Kami tidak punya wewenang membatalkan penerbangan. Jadi, tidak bisa kami menutup bandara
Palangka Raya (ANTARA News) - Petugas Bandara Tjilik Riwut tetap disiagakan walau penerbangan dari dan menuju kota Palangka Raya dibatalkan akibat kabut asap pekat yang membuat jarak pandang kurang dari batas normal.

Alasan petugas tetap standby di lapangan karena kabut asap sewaktu-waktu dapat berkurang dan maskapai penerbangan bisa mendarat ataupu berangkat, kata Kepala Bandara Tjilik Riwu,t Usman Effendi, di Palangka Raya, Minggu.

"Pembatalan keberangkatan ataupun tiba itu kan yang berwenang pihak airline atau badan usaha angkutan udara. Kami tidak punya wewenang membatalkan penerbangan. Jadi, tidak bisa kami menutup bandara," ucapnya.

Usman mengemukakan, penutupan bandara dapat dilakukan apabila landasan pacu maupun peralatan terganggu serta kekurangan personil dalam melayani maskapai penerbangan.

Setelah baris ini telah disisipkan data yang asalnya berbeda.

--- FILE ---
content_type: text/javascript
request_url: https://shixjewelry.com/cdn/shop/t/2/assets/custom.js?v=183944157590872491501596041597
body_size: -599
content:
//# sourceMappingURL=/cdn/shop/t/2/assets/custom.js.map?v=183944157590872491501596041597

Dia mengatakan sejauh ini semua hal itu berfungsi dengan baik, sehingga tidak ada alasan untuk menutup bandara. Bahkan jika pihak maskapai penerbangan menyatakan siap untuk berangkat atau mendarat di Tjilik Riwut, tetap harus difasilitasi.

"Kabut asap ini kan berubah sewaktu-waktu. Pagi bisa jarak pandang hanya 200 meter, tapi siang atau sore hingga malam hari menjadi 500-700 meter. Ini juga menjadi alasan kenapa bandara tidak ditutup," katanya.

Kepala Bandara Tjilik Riwut mengakui jarak pandang terparah, Sabtu (26/9), hanya berkisar 200 meter pada pagi hari dan siang hingga malam hari menurun menjadi 50 meter, sehingga tidak ada satupun penerbangan yang berangkat atau mendarat di Bandara Tjilik Riwut.

Dia mengatakan jarak pandang, Minggu (27/9), cenderung cerah namun tetap belum sampai batas normal. Hal ini yang membuat pihak maskapai penerbangan belum ada yang berani mendarat ataupun berangkat.

"Kita berharap siang hingga sore hari kabut asap tidak terlalu pekat, karena banyak masyarakat dari dan menuju Palangka Raya yang terpaksa batal atau berangkat dari bandara di Banjarmasin," demikian Usman.